For many businesses that won't be straightforward, it will be rocket science.
Even if your business does have the understanding and technical ability to do it, it adds a whole extra layer of complexity and unreliability to what used to be simple, plain text logs -- exactly the kind of information you probably need to access quickly and reliably if you're in the middle of fixing a major fault, for example.
> Even if your business does have the understanding and technical ability to do it, it adds a whole extra layer of complexity and unreliability to what used to be simple, plain text logs -- exactly the kind of information you probably need to access quickly and reliably if you're in the middle of fixing a major fault, for example.
But do you need to keep them forever? If you delete logs after 30 days you are unlikely to be impacted anyways.
We have server logs going back for years. Moreover, those older server logs have provided valuable information on several occasions for detecting abuse of our systems, attempted fraud, etc, so they are demonstrably useful for legitimate business purposes.
We also have backups going back on a staged basis, more frequent backups from the recent past, less frequent going back further. This has been useful more than once for retrieving older information that someone had accidentally modified or deleted and not noticed immediately, so is also demonstrably useful for legitimate business purposes.
Both of these appear to be at risk of conflict with the right to erasure under GDPR, in that for example old backups of emails will inevitably contain customer correspondence that can't readily be isolated.
How can you possibly know that without knowing anything about our business, what our logs contain, or what kinds of threats we face where evidence from the logs supports us in detecting abuse, countering formal disputes, or even legal proceedings?
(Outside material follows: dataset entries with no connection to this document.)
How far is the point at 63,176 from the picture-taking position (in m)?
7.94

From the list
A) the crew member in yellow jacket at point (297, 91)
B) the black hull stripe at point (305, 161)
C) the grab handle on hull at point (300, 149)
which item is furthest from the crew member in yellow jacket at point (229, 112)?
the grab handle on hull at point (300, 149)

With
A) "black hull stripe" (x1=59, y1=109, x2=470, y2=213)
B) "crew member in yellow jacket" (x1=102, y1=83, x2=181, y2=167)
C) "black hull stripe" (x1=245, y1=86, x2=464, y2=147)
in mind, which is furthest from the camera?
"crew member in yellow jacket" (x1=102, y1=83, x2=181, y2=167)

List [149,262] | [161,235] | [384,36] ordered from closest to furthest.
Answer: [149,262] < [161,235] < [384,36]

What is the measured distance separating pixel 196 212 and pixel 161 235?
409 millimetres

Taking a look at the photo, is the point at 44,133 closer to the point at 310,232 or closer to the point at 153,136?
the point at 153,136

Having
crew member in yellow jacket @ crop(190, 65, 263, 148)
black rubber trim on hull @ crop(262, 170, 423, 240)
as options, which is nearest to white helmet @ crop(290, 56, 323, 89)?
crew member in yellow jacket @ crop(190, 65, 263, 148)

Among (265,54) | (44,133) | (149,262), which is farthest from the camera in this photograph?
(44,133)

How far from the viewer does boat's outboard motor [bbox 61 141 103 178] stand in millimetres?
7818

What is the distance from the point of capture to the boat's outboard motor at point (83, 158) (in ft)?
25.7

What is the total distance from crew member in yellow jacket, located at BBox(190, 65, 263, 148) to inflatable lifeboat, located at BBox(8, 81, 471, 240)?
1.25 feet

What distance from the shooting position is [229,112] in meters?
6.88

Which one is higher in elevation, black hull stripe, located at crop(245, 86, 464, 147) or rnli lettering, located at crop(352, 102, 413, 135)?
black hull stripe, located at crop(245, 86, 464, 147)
The trouble is that the definition of PII could be interpreted so broadly as to include almost anything useful ever logged on a server, because if a log record references any data that could be associated with a specific individual, including in combination with other data, then it counts. Given what we already know about de-anonymisation of supposedly anonymous data sets, even just based on quite simple patterns and correlations in the data, any approach based on pseudonymisation is likely to be simplistic and open to challenge.
In any case, what is reasonable for a business to want to do with that sort of data? Can we analyse which content has been most popular on a web site over the past week/month/year/decade? Can we analyse which content a particular paying customer has been accessing, in order to promote a new plan as they approach a limit or suggest a more cost-effective one if they aren't using what they're paying for right now? Can we analyse access patterns for an account over a period of time to detect shared use of an account contrary to our terms? There are plenty of legitimate business purposes for which you might want to know the entire history of access for a particular account and which do not violate the privacy of the user in any unjustified or unfairly exploitative way, but again, any method based on log pseudonymisation will immediately fail to satisfy those requirements.
Nothing about this discussion is even remotely as clear and straightforward as some in this discussion are suggesting.